I wanted to visit my friend, offer comfort, talk about hard things, discuss eternity… but so did everyone else he knew, and he was a popular guy. People came from cross-country, down state, and seventh floor to see him. His wife issued a press release: May my family have some space, please?
A few weeks later, I saw him sitting in the lobby of our building. I wanted desperately to hold his hand. It was not a familiar gesture for us; he supposed I was after something on the bench beside him and moved his hand away. He introduced me to his visiting relatives as a former band-mate and launched into a history of the band. Their ride pulled up he left with his family.
Later, when the last of the visitors were gone, came two more press releases: “Everyone stay away please”, followed by “Except you few.” My wife and I went upstairs in response to the summons. Everyone on the short list was there, three deep in the hallway outside their apartment.
We paced in our room. We had a light fixture of theirs that we had repaired a week or two earlier. “We have to go hang this lamp!” my wife cried. “No one is asking for the lamp,” I assured her. “When they need the lamp, they’ll ask. They know it’s here.” I was beginning to learn.
Finally we got to visit. The poor fellow was so gaunt and weak. I wanted to scoop him up in my arms and whisper to him, but instead I asked if he knew which Neil Gaiman books had been made into movies. It took him the whole visit to answer, none too clearly, but I think he was pleased I asked.
Near the end, my wife and I went up to say good bye. There was a son, a neighbor, his mother and a pastor sitting in the hallway outside his apartment. We joined the queue. We finally entered and joined another son, two other pastors and the mother-in-law. I took the seat at the beside. My wife held my right hand.
Don was unconscious, his miles-long, spaghetti-skinny arms trailing along the bed cover. I wanted to cradle him, kiss him, but I knew he was full of pain. I placed the back of my hand close to his, close enough for us to feel the warmth from each other’s hands. We stayed that way a long time, the three of us. Then my wife and I took our leave.
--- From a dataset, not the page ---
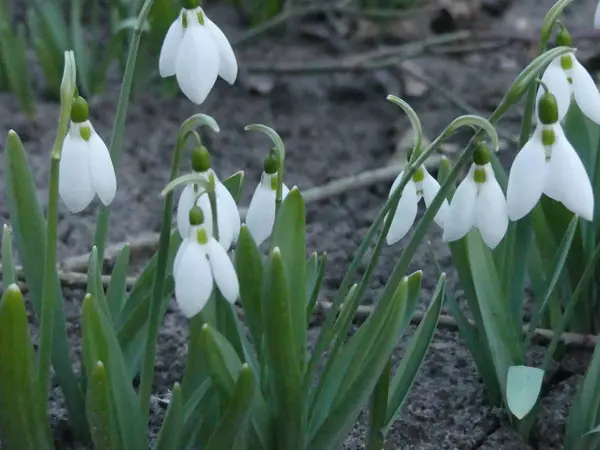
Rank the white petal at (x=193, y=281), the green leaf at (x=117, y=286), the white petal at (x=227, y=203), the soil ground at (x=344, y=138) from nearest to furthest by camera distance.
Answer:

Finches don’t line their nests; not ours, not unless they are breeding. It isn’t in their nature. They prefer to sleep in layers, four to six birds to a nest. It was I who supposed they should line their nests with cotton and feathers because that’s what I like to sleep in. I was projecting my own sense of comfort onto my birds and offering it as salve to what I perceived to be their need. I did the same with Don. It’s me who likes to hold hands; Don likes to slap his chest and belly to demonstrate the beat of his latest Goth-Industrial composition. It’s me who wants to soberly discuss the Infinite; Don is happier discussing the Avenger films. It was I who wanted to spend my last months with Don grieving. It was Don who wanted to spend his last months with me living.
Don passed away the other day; now is the time for me to grieve.